Bir öğretmen , bir anne ve bir veli olarak görüyorum ki sistem ne kadar kötü olursa olsun , imkanlar ne kadar az olursa olsun sevgi pek çok sorunu çözüyor. Biraz destek , biraz ilgi ile çok büyük adımlar atılıyor eğitim ve öğretimde. Ne kadar çok metod uygularsa uygulasın çocukları sevmeyen öğretmen ancak geçici başarılar elde ediyor. Onlardan geriye öğrencilerinin beyninde ve hatıralarında sadece kötü sıfatlar kalıyor. Sonra vicdansız doktorlar , merhametsiz hemşireler , adaletsiz hakimler , yalancı avukatlar , malzemeden çalan müteahhitler , insanların duygularını sömüren siyasetçiler, ve daha bir sürü "insanlık"tan uzak insanlar yetişiyor topluma.
Öğretmenlik anlayışımın zaman içinde böyle bir değişime uğramasındaki en temel sebeplerden biridir anne olmam. Bir çocuğu "öğrenci " olarak değil de birinin "evladı" olarak görmeye başlamak ancak çocuk sahibi olduktan sonra mümkün oluyor. Bir öğretmen ne kadar anne , ne kadar baba olabiliyorsa o kadar sevgi dolu geçiyor dersler.

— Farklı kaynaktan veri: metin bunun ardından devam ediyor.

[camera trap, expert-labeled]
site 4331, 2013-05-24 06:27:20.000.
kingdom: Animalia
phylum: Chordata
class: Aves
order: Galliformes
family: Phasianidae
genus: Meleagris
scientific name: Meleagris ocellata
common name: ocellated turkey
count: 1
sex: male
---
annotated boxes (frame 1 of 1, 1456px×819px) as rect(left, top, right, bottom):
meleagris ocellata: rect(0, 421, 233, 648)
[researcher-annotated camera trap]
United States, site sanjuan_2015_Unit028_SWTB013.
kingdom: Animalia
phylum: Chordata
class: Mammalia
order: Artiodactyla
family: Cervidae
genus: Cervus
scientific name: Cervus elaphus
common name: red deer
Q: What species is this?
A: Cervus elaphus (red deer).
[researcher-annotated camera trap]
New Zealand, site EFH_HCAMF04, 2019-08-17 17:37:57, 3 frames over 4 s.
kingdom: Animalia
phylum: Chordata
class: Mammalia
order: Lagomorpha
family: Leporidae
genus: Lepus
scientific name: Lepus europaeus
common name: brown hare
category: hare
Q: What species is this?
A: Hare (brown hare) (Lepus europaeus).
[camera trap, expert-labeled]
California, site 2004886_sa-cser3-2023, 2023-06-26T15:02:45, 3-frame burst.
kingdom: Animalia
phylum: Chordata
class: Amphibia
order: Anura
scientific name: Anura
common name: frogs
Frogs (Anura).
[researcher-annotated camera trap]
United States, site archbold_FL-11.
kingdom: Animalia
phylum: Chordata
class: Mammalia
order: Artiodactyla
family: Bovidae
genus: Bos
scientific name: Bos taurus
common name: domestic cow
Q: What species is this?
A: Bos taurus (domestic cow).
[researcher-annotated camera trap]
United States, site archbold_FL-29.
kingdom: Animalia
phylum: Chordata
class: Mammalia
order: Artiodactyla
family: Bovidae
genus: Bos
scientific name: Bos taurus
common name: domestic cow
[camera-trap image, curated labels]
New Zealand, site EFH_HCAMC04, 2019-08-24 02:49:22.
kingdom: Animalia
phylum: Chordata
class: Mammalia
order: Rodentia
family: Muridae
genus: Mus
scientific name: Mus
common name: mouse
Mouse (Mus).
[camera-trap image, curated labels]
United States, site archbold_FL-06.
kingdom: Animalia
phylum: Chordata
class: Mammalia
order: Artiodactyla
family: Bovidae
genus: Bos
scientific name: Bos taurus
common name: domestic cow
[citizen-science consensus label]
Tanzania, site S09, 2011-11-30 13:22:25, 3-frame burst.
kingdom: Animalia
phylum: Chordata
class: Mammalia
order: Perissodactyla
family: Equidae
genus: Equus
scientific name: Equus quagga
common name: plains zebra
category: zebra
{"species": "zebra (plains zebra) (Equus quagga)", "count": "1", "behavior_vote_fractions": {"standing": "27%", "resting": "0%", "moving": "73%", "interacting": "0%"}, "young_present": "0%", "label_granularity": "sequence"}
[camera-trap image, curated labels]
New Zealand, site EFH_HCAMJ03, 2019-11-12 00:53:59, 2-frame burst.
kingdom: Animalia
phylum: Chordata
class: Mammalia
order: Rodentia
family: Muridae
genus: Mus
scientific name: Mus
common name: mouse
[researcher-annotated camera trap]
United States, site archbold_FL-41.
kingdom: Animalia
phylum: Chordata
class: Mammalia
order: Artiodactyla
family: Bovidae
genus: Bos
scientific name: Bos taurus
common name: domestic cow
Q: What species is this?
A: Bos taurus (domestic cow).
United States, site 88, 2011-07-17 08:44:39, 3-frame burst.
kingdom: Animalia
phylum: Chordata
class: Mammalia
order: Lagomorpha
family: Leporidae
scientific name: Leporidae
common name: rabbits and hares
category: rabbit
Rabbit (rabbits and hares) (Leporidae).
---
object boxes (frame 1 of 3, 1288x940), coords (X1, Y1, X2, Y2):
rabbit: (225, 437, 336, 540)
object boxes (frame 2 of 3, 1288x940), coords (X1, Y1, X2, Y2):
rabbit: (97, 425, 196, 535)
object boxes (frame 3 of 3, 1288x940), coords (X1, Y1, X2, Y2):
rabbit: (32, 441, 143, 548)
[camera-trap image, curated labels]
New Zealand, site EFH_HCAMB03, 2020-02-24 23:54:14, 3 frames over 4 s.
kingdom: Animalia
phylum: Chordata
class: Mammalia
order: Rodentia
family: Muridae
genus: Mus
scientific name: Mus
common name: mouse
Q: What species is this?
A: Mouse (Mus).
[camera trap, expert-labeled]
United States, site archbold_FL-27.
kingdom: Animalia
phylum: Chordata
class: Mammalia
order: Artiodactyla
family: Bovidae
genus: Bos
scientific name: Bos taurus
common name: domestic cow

Yüreğindeki insanca duyguları kaybetmemiş , insani hırslara yenilmemiş, farklılıkları kabullenebilen , öğrencilerine birbirleriyle değil kendi kendileriyle yarışmayı öğreten , her bireyin mutlaka bir adım ileri taşınabileceğine inanan , Cumhuriyeti yaşatan , Başöğretmen Mustafa Kemal Atatürk'ün yolundan giden , demokrasi ve insan haklarına saygılı bireyler yetiştirmeyi amaç edinmiş öğretmenlerimizin artması dileğiyle , tüm öğretmenlerimin ve öğretmen arkadaşlarımın öğretmenler gününü kutluyorum.